## begin Listed entries
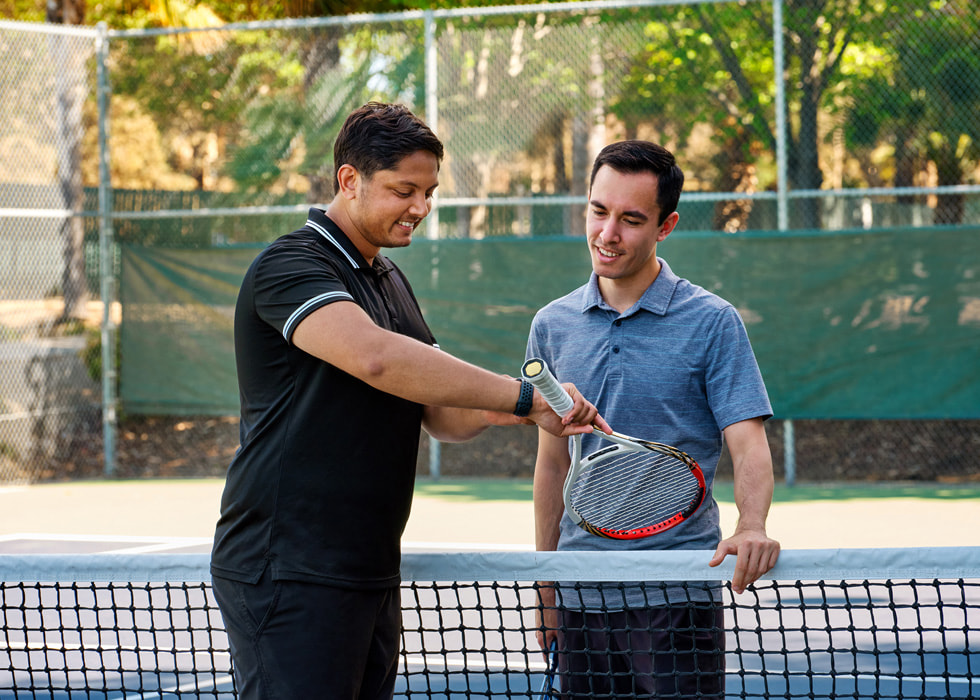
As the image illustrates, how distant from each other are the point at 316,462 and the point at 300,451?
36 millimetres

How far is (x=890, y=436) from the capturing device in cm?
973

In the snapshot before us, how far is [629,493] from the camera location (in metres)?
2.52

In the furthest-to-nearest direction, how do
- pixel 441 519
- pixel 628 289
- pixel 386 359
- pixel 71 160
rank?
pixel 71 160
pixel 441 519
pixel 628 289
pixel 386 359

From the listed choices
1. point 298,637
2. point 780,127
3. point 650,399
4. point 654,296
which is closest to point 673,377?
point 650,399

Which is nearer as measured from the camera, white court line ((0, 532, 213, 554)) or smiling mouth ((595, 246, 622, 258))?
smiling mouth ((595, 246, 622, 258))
## end Listed entries
## begin Listed entries
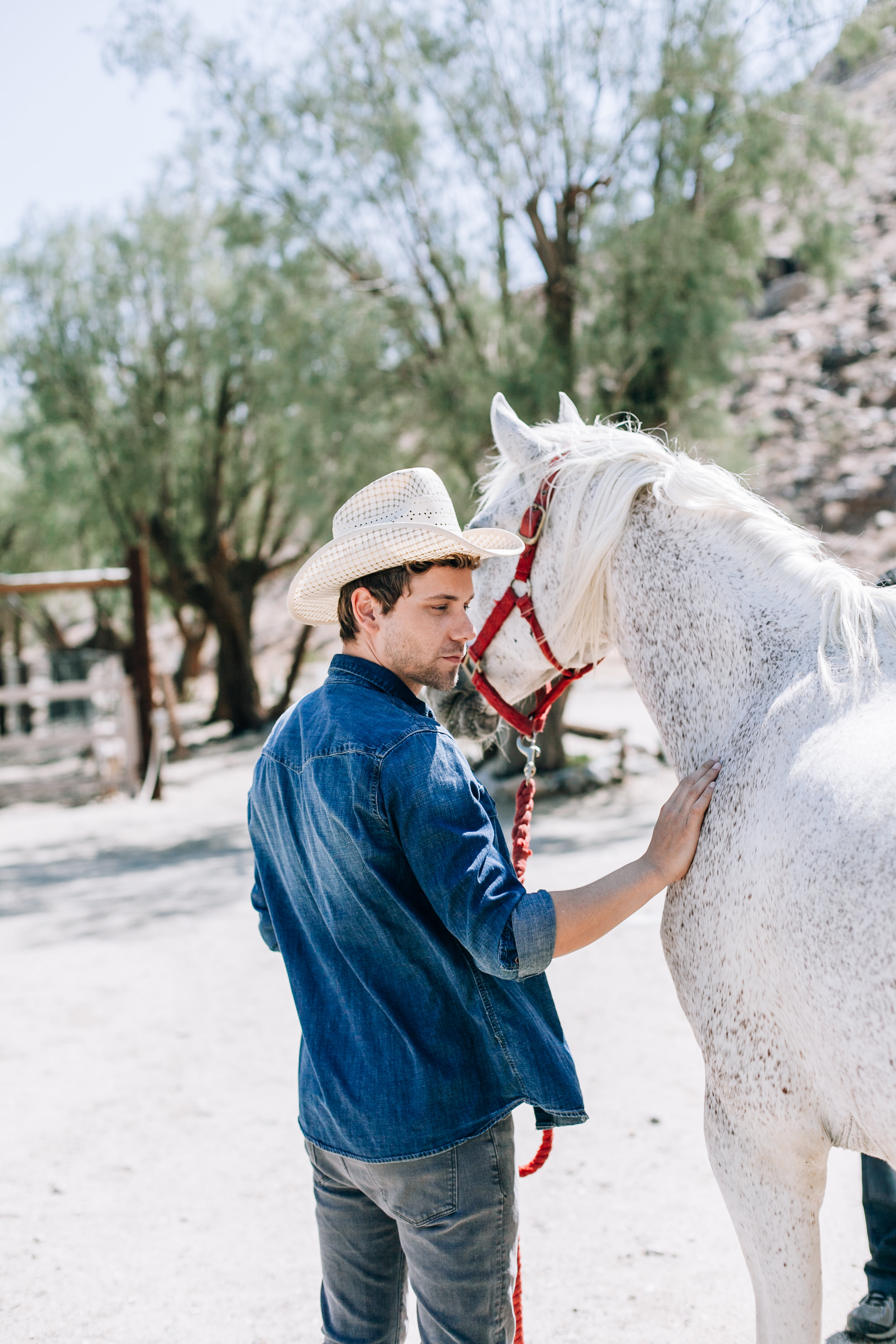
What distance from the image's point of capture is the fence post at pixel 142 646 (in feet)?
## end Listed entries
Copy out every line of the items above that contains the string "image". Case counts.

Response to this exercise
As the image illustrates, how distant from each other are the point at 316,462 and the point at 300,451?
What distance from the image's point of capture is the fence post at pixel 142 646 (in feet)?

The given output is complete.